Tania vaciló, después siguió a la fila. Estaba al borde de las lágrimas. Por experiencia, sabía que Helena iba a asustarlas. En el primer piso, tras una señal de su guía, las chicas doblaron sus precauciones. Se sonrieron tímidamente y se deslizaron en silencio. Tras una puerta entreabierta, la abuela Von Hahn, en su cama, dormía entre ronquidos, pegada a un gran cojín, con el mentón apoyado sobre el encaje calado de su cuello. Un libro apenas empezado reposaba sobre sus rodillas.
– Podemos pasar -susurró Helena, que comenzó a subir la escalera.
El museo zoológico se había habilitado en el ala izquierda del segundo piso. Un pasillo oscuro llevaba a él. En las paredes estaban colgados los retratos de los ancestros Von Hahn.

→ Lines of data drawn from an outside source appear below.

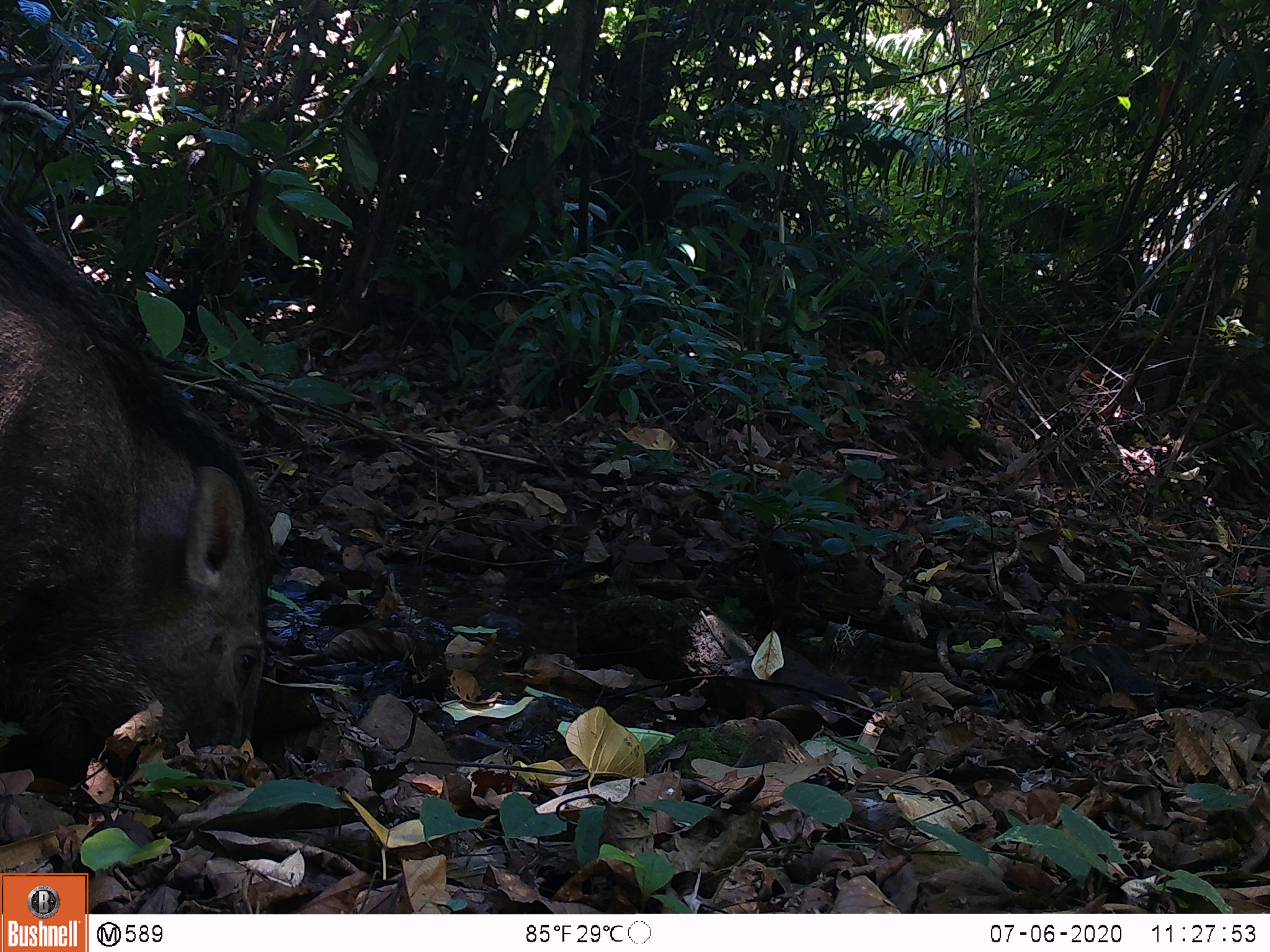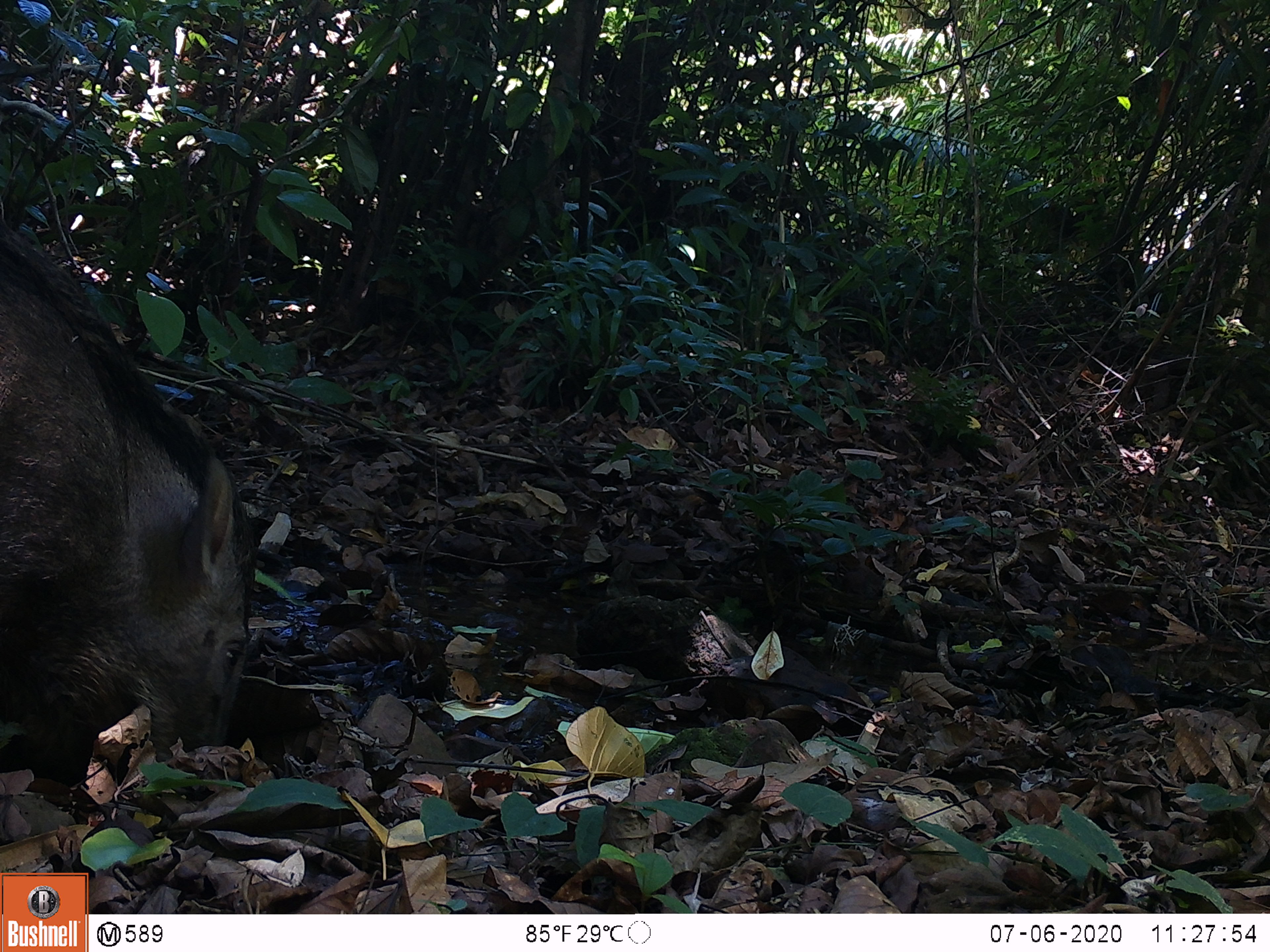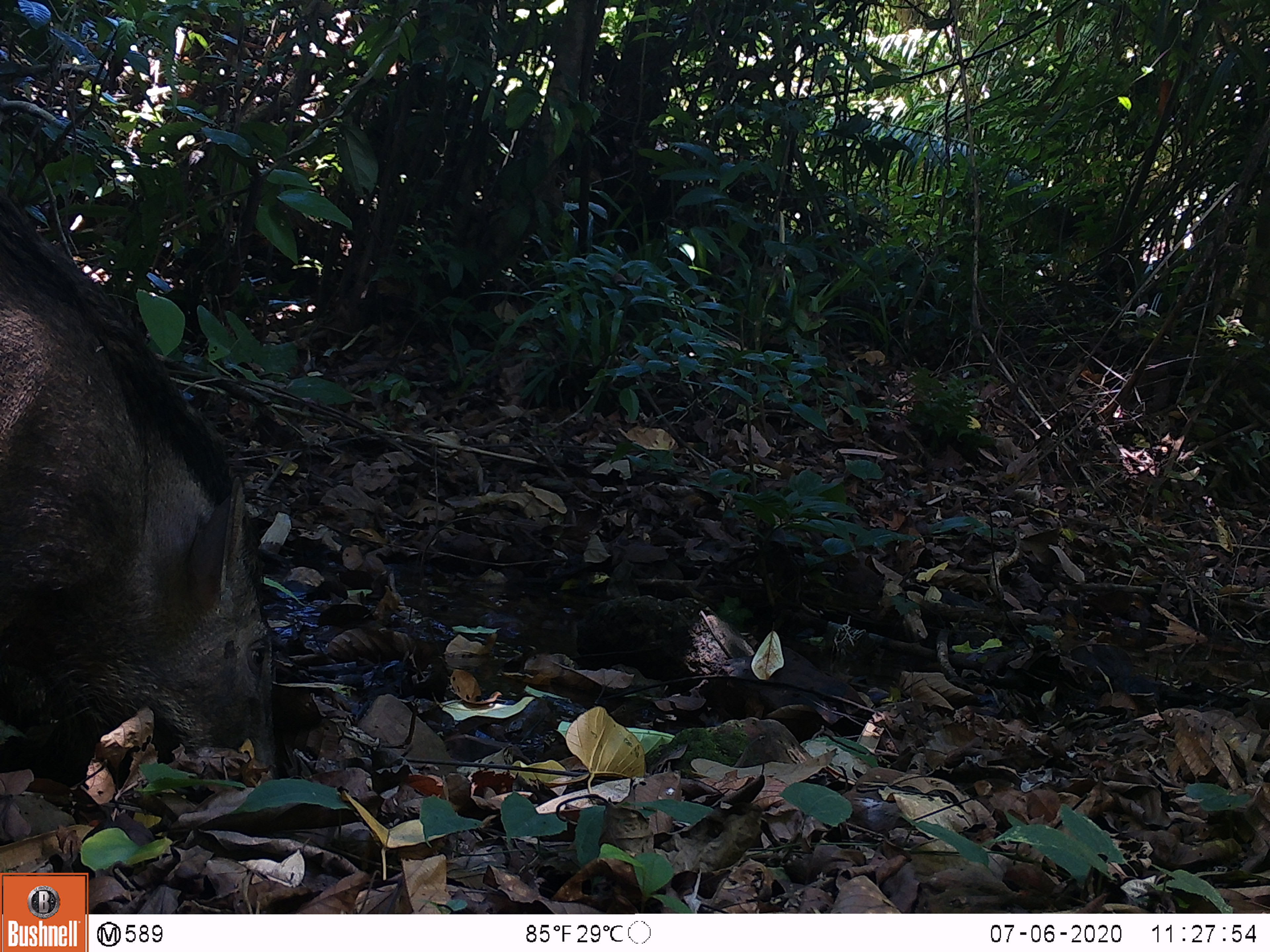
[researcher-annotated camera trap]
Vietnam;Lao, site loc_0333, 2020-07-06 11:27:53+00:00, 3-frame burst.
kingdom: Animalia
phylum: Chordata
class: Mammalia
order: Artiodactyla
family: Suidae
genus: Sus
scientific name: Sus scrofa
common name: eurasian wild pig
Eurasian wild pig (Sus scrofa). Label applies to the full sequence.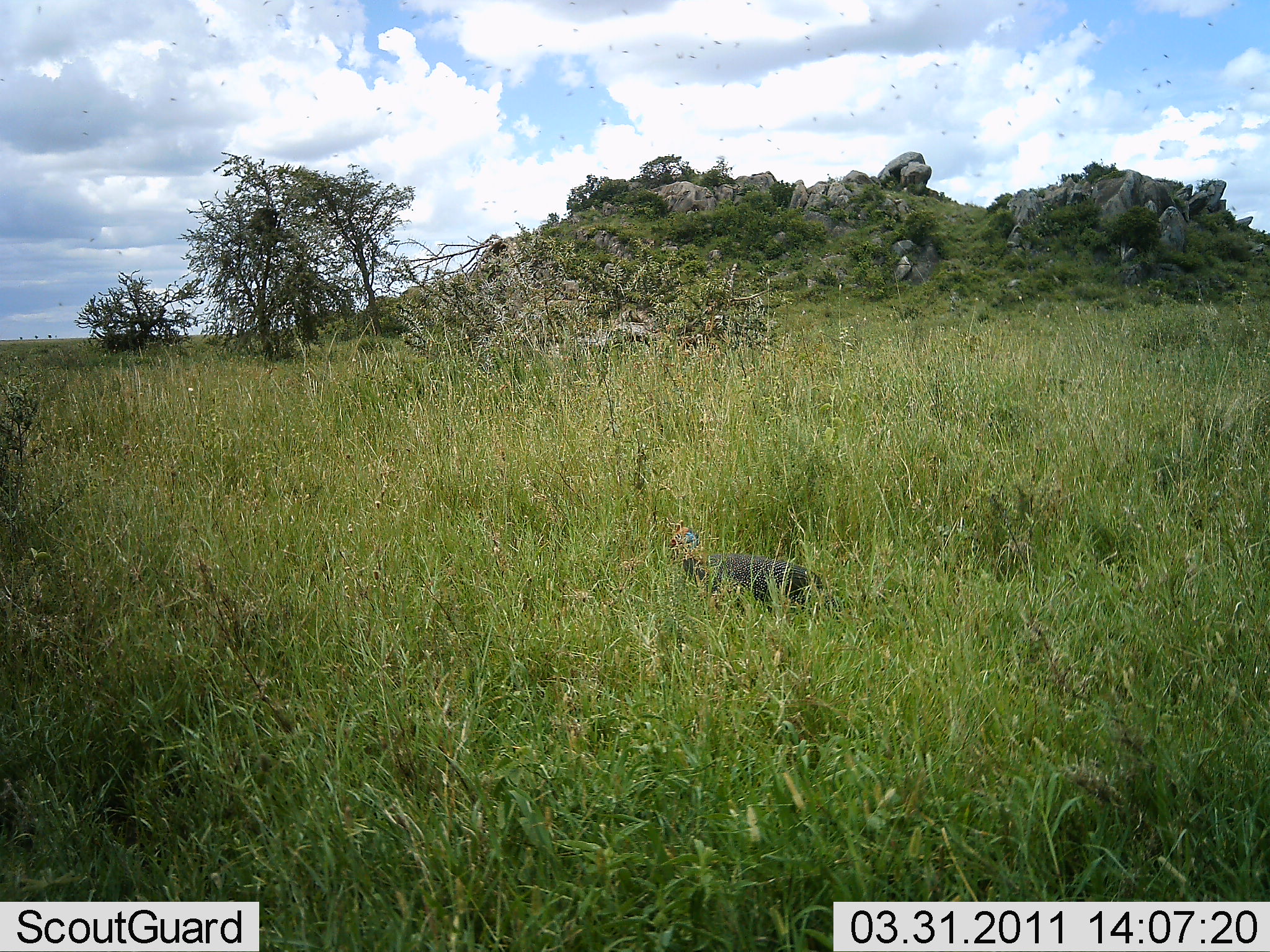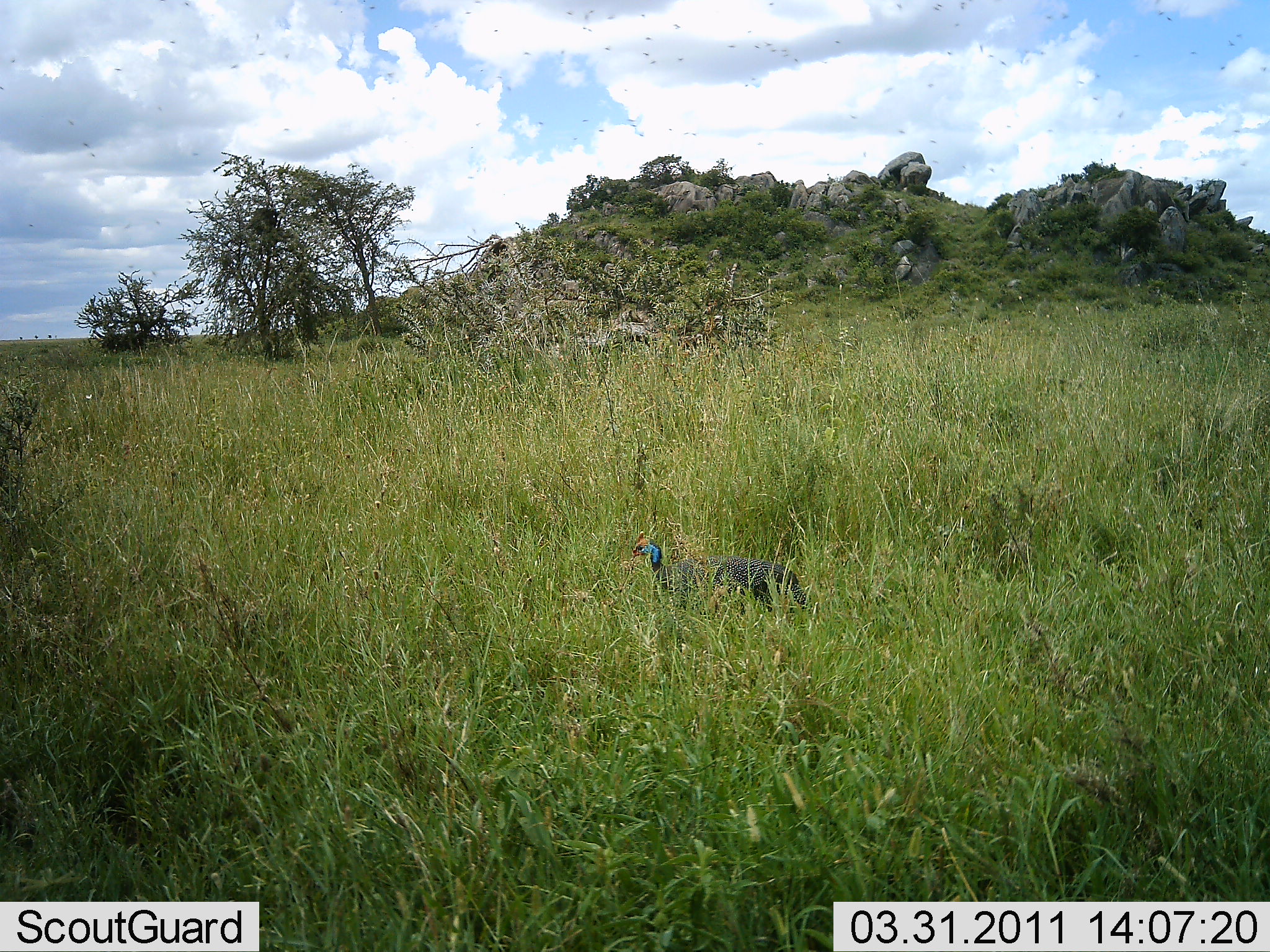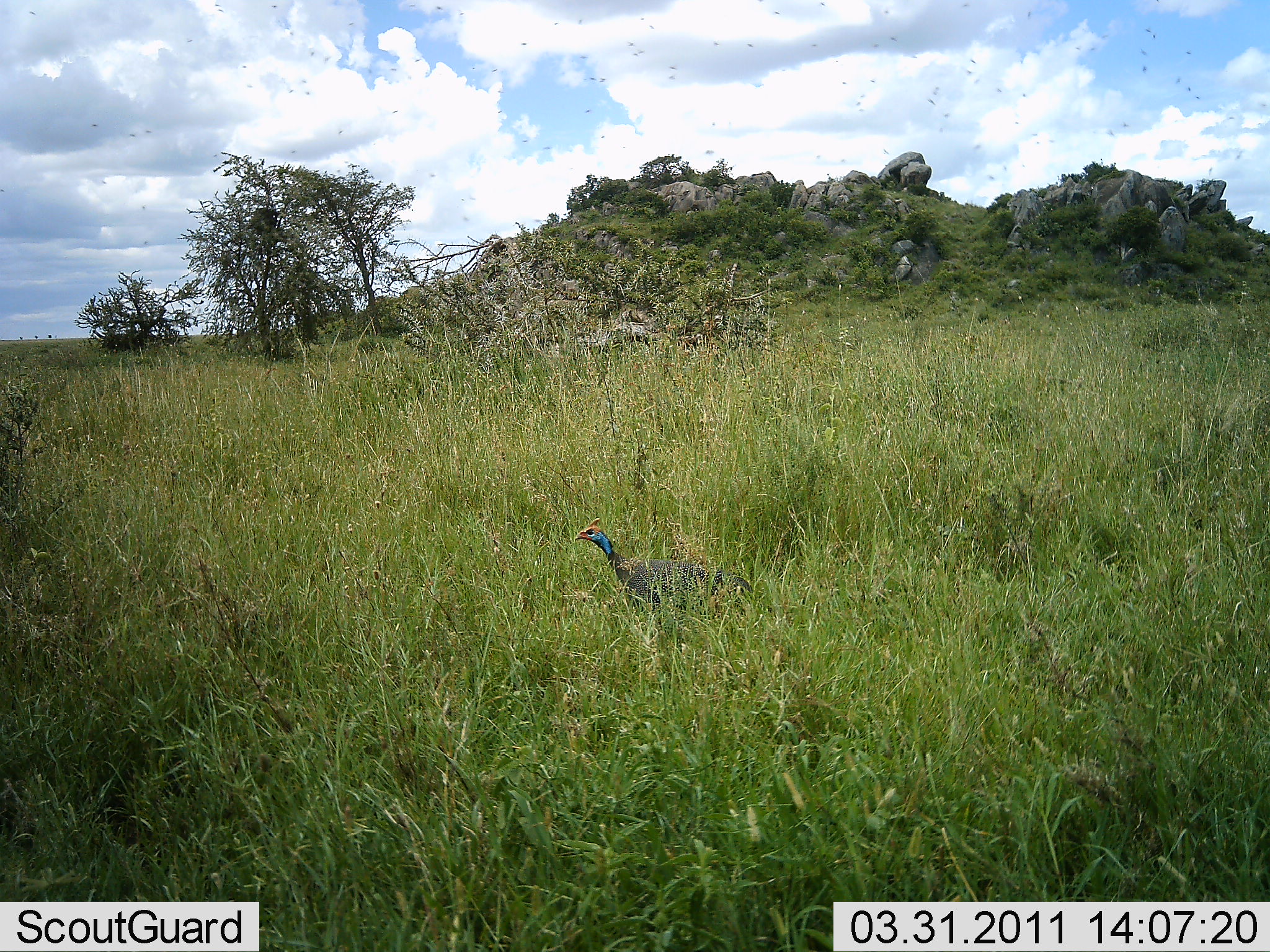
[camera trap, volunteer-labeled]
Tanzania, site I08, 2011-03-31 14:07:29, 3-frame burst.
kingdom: Animalia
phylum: Chordata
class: Aves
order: Galliformes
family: Numididae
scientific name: Numididae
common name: guinea fowl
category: guineafowl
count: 1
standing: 8%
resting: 0%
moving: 92%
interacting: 0%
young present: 0%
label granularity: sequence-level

– Nos están observando -dijo Helena, en un tono malicioso, a sus amigas.
Las jóvenes exploradoras del castillo encantado tenían realmente la impresión de que aquellas miradas polvorientas las seguían. Esos severos personajes fijados de forma académica al óleo en los lienzos les provocaban miedo.
– Empecemos la visita -dijo Helena empujando los dos batientes de una pesada puerta de roble marcada con el blasón de los Von Hahn.
Las niñas se quedaron boquiabiertas. El esqueleto gigantesco de un animal prehistórico reinaba en medio de un montón de huesos y troncos fosilizados. El monstruo de colmillos tan largos como sables las miraba con sus órbitas vacías.